Industry 4.0. Big data. The Internet of Things (IoT). What does it all mean, and how will it affect the daily operation of manufacturers?
Production management has always relied on data; whether at OEMs, in contract manufacturing, or at job shops, there’s always a need to review the information on production. From analyzing the piece part consistency across a batch run to taking CMM measurements and comparing part dimensions to the drawing or CAD file, with subsequent adjustment to process control, this function has always been a necessary and vital aspect of engineered parts manufacturing, whether the output is nuts and bolts, tool/die sets, mold components, or turbine blades.

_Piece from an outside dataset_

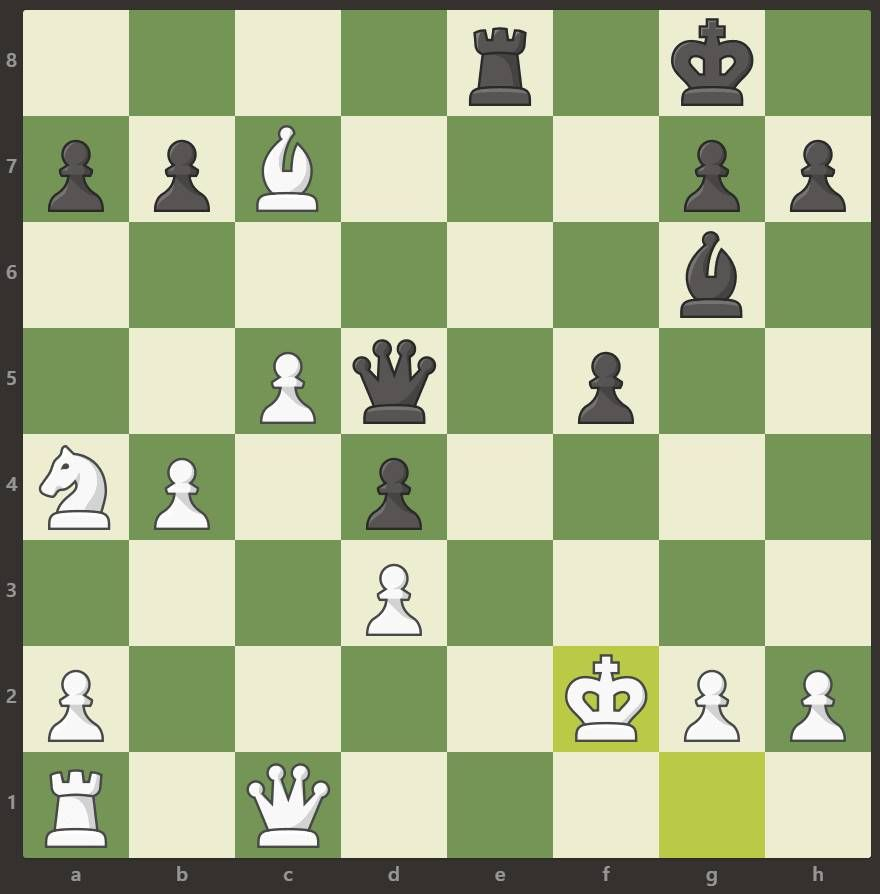 Daily Chess Puzzles 2 Can You Solve This Difficult Puzzle Black To Move And Mate In Five Before The Timer Runs Out Chess Game Chess Rules How To Play Chess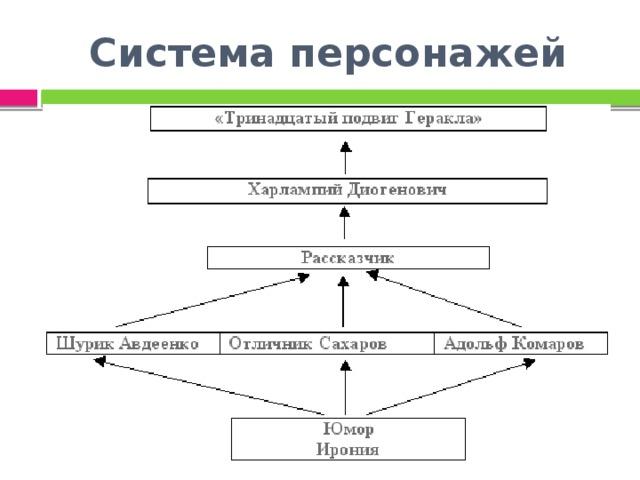Система персонажей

In the finishing process, such adjustments once were made by master craftsmen using handwheels, then NC punch tapes through a DRO. Now, it’s a programming function carried out via computer numerical control (CNC). Until a decade ago in most finish machining operations, the production data would be read and compared to the design, the manager would rush to the shop and stop the machine operator, bringing along a programmer to reset the parameters, check the tooling, re-calibrate the zero point, load the next blank and hit cycle start. Meanwhile, a lot of parts were scrapped.
In the past decade manufacturing technology seen everything from the emergence of PLM software, which blends the design and production software seamlessly with the actual output data; to the latest CNC that can integrate all the data in both directions and make the instant algorithmic adjustments to the cutting parameters of the cycle, to keep production as consistent as possible. In the process, these controllers take into account all the tool data, thermal expansion and machine kinematic information, because all of it impacts quality for the finished parts.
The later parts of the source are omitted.